As a work around to the Panda hits, sites like eHow are now becoming collections of niche-focused sites (Cuteness.com, Techwalla.com, Sapling.com, Leaf.tv, etc will join Livestrong.com & eHow.com). It appears to be working so far…
…but they may only be 1 Panda update away from finding out the new model isn’t sustainable either.
About.com has done the same thing (TheSpruce.com, Verywell.com, Lifewire.com, TheBalance.com). Hundreds of millions of Dollars are riding on the hope that as the algorithms keep getting more granular they won’t discover moving the content to niche brands wasn’t enough.
As content moves around search engines with billions of Dollars in revenue can recalibrate rankings for each page & adjust rankings based on user experience. Did an influential “how to” guide become irrelevant after a software or hardware update? If so, they can see it didn’t solve the user’s problem and rank a more recent document which reflects the current software or hardware. Is a problem easy to solve with a short snippet of content? If so, that can get scraped into the search results.
Web directories which are built around sites rather than pages have no chance of competing against the billions of Dollars of monthly search ads & the full cycle user tracking search companies like Google & Bing can do with their integrated search engines, ad networks, web browsers & operating systems.
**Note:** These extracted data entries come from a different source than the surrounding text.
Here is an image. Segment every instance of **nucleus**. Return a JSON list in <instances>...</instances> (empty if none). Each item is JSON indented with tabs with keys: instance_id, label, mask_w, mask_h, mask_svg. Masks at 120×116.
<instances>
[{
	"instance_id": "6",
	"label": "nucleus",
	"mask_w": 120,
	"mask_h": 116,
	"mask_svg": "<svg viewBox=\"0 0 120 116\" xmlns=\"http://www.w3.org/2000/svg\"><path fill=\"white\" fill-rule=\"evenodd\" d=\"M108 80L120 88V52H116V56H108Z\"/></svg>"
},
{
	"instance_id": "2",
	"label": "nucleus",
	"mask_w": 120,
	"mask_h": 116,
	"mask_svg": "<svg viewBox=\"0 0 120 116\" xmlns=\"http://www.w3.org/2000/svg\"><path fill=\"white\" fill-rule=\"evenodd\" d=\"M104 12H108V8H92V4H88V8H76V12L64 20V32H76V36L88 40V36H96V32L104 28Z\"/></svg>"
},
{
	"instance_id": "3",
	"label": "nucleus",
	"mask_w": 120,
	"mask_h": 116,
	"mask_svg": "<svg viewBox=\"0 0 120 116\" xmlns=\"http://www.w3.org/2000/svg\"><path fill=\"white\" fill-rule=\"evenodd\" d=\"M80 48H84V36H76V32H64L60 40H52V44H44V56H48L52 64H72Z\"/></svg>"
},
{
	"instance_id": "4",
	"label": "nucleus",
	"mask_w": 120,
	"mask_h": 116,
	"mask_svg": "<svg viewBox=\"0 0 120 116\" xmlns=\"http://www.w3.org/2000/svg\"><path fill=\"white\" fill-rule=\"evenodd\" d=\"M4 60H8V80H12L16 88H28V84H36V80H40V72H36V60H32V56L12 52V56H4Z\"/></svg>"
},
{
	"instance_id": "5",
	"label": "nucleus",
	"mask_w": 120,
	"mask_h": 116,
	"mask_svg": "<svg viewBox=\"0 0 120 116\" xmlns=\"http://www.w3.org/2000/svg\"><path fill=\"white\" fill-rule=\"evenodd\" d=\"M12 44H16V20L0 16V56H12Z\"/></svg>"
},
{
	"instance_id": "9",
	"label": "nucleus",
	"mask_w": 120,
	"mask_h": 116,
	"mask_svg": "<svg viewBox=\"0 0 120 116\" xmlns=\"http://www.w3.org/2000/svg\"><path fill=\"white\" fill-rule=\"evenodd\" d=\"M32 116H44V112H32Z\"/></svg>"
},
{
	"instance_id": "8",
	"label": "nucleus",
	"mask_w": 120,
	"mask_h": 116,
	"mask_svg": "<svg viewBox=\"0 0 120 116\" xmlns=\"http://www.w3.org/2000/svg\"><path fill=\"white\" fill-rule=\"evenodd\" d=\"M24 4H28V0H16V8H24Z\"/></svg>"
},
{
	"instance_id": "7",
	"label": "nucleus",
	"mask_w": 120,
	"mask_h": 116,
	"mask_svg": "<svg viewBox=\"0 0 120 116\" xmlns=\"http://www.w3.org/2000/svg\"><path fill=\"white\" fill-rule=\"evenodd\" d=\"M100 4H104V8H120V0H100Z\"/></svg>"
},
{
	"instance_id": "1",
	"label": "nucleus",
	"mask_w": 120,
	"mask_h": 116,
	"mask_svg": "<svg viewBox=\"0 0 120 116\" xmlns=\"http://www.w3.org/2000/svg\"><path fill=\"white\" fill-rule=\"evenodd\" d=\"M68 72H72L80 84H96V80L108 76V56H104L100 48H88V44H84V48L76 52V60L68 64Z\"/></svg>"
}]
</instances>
Arguably in most cases the idea of neutral-based publishing no longer works on the modern web. The shill gets exclusive stories. The political polemic gets automatic retweets from those who identify. The content which lacks agenda probably lacks the economics to pay for ads & buy distribution unless people can tell the creator loves what they do so much it influences them enough to repeatedly visit & perhaps pay for access.